总体来说还是有监督的学习，算不上严格的半监督，参考无监督学习，就是没有label的学习，半监督至少应该是有部分数据没有label，GCNpaper里面用的数据实际并不是如此，而仅仅是上述。那么paper中的表格label rate指的是啥呢？

Label rate denotes the number of labeled nodes that are used for training divided by the total number of nodes in each dataset

难道说尽管实际数据是有label的，但并没有在训练中使用这部分数据，因为仅仅训练了140个，这个确实是的，so 140/2708=0.0516恰好与上面表格中的label rate对应，因此GCN paper的半监督算是严格意义的半监督。

GCN是啥结构呢？

简式如下：这是两层的GCN，通用式子就是A'*X*W ,这是一层的，其中参数如下

A是链接矩阵Adj，In是节点到节点自己的边信息，Dii是对角矩阵（因为是Adj，其值都是大于等于0的），因此D'求-1/2就是对单个数值进行-1/2，总体上来说是一种归一化，如下示例：python举例

>>> A34p
array([[3.2493546 , 4.1898723 , 4.0304203 , 3.9739053 ],
       [2.699943  , 1.0808966 , 3.0756474 , 4.500847  ],
       [1.6436101 , 2.258556  , 2.6459615 , 3.0535398 ],
       [1.8343056 , 0.4629674 , 3.2731762 , 0.97009325]], dtype=float32)
>>> D33=A34p.sum(axis=-1)#277356808 QQ group
>>> D33
array([15.443553 , 11.357334 ,  9.601667 ,  6.5405426], dtype=float32)
>>> D33p=np.sqrt(D33)
>>> D33p
array([3.9298286, 3.3700645, 3.0986557, 2.5574484], dtype=float32)
>>> 1/D33p
array([0.25446403, 0.29673022, 0.3227206 , 0.39101472], dtype=float32)
>>> D33p=1/D33p#q Group 277356808
>>> np.mat(np.diag(D33p))*A34p*np.mat(np.diag(D33p))
matrix([[0.21040203, 0.3163654 , 0.33098125, 0.39540032],
        [0.20386505, 0.09517168, 0.29452693, 0.5222148 ],
        [0.13497454, 0.21628146, 0.27557313, 0.38532162],
        [0.18251191, 0.0537162 , 0.4130372 , 0.14831999]], dtype=float32)

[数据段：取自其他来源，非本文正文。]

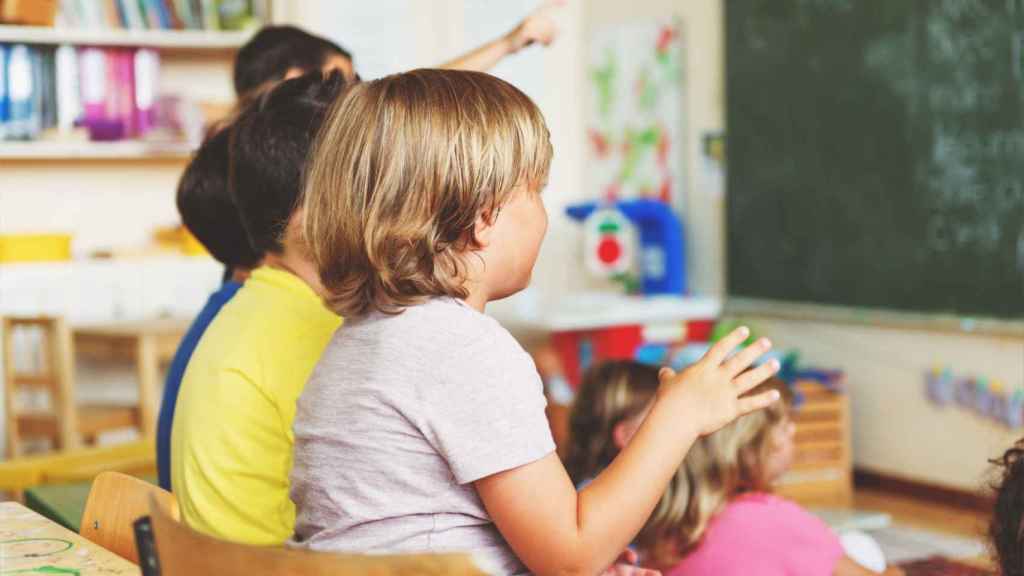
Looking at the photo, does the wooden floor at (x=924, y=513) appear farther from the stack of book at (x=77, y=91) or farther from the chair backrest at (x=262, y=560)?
the chair backrest at (x=262, y=560)

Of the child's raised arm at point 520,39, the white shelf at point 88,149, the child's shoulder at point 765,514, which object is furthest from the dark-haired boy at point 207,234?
the white shelf at point 88,149

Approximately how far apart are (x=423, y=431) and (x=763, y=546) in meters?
0.91

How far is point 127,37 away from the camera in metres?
4.78

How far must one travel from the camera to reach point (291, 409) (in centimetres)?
156

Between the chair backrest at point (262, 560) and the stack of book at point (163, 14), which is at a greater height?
the stack of book at point (163, 14)

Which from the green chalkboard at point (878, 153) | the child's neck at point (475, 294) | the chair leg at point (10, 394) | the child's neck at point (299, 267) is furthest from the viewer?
the chair leg at point (10, 394)

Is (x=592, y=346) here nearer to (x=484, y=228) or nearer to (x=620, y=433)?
(x=620, y=433)

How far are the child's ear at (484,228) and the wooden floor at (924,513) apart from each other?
2.93 metres

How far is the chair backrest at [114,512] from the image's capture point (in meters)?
1.32

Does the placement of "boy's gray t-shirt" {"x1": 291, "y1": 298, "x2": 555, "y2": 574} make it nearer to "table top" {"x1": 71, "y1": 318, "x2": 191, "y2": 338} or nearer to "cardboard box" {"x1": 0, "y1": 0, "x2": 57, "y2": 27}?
"table top" {"x1": 71, "y1": 318, "x2": 191, "y2": 338}

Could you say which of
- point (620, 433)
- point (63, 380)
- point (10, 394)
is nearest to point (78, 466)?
point (63, 380)

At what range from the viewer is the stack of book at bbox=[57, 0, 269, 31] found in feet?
15.7

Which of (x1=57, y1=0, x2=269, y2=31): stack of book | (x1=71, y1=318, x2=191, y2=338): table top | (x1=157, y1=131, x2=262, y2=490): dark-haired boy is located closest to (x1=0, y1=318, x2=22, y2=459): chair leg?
(x1=71, y1=318, x2=191, y2=338): table top

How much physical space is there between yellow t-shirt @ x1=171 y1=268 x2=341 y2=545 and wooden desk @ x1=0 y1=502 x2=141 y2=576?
20 cm
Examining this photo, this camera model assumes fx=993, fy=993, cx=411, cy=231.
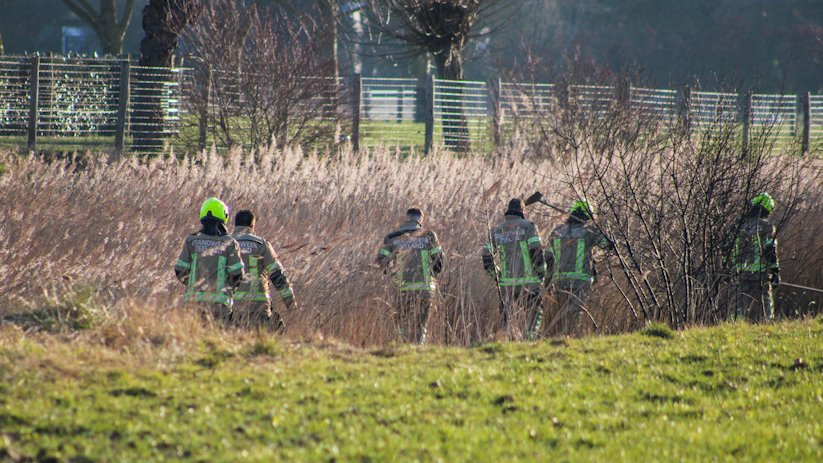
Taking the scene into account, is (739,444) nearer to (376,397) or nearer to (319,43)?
(376,397)

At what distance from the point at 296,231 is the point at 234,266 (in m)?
2.76

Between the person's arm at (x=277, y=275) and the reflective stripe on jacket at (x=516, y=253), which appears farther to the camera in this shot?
the reflective stripe on jacket at (x=516, y=253)

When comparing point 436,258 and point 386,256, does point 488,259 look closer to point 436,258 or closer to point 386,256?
point 436,258

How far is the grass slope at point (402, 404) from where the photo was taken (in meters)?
4.71

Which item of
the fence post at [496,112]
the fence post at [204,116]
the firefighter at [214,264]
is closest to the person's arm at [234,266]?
the firefighter at [214,264]

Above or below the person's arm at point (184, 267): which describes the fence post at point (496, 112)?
above

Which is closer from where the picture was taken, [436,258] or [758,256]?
[436,258]

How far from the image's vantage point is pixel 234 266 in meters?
7.91

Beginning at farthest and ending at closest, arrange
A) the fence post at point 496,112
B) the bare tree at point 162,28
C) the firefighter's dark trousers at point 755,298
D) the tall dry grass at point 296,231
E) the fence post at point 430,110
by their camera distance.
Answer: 1. the bare tree at point 162,28
2. the fence post at point 430,110
3. the fence post at point 496,112
4. the firefighter's dark trousers at point 755,298
5. the tall dry grass at point 296,231

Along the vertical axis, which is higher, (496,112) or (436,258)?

但这种归一化与L2归一化不一样，从第一行的数值大小对比就能看出来，A34p 第一行第2个最大，而这种归一化后结果则是最后一个最大，如果值相差不大，那么最后的（也就是最近的）值可能会成为关键值，当然这个A的优化点可以尝试下L2norm。归一化的方式很多，不见得有啥效果。如下证实我的L2norm计算正确，

>>> A34p/np.tile(np.linalg.norm(A34p,ord=2,axis=-1,keepdims=True),[1,4])
array([[0.41896808, 0.54023737, 0.5196778 , 0.5123908 ],
       [0.43698207, 0.17494163, 0.49778926, 0.72845584],
       [0.33461118, 0.4598037 , 0.5386729 , 0.62164897],
       [0.46996757, 0.11861691, 0.83862066, 0.24854766]], dtype=float32)
>>> from sklearn.preprocessing import Normalizer
>>> L2norm=Normalizer(norm="l2")
>>> L2norm.fit_transform(A34p)
array([[0.41896808, 0.54023737, 0.5196778 , 0.5123908 ],
       [0.43698207, 0.17494163, 0.49778926, 0.72845584],
       [0.33461118, 0.4598037 , 0.5386729 , 0.62164897],
       [0.46996757, 0.11861691, 0.83862066, 0.24854766]], dtype=float32)

因此综上：GCN总体上来说是对链接矩阵A做的优化，然后加入了DNN的思想，可以视为输入的X（节点embedding）与A相乘（视为线性转换）后再过DNN，这一步与SRGNN中将Adj视为权重w，然后再与节点embedding相乘后再过GRU是一样的，没有啥特别的。因此GCN中“图”的概念也仅仅体现在adj，这与SRGNN是一样的。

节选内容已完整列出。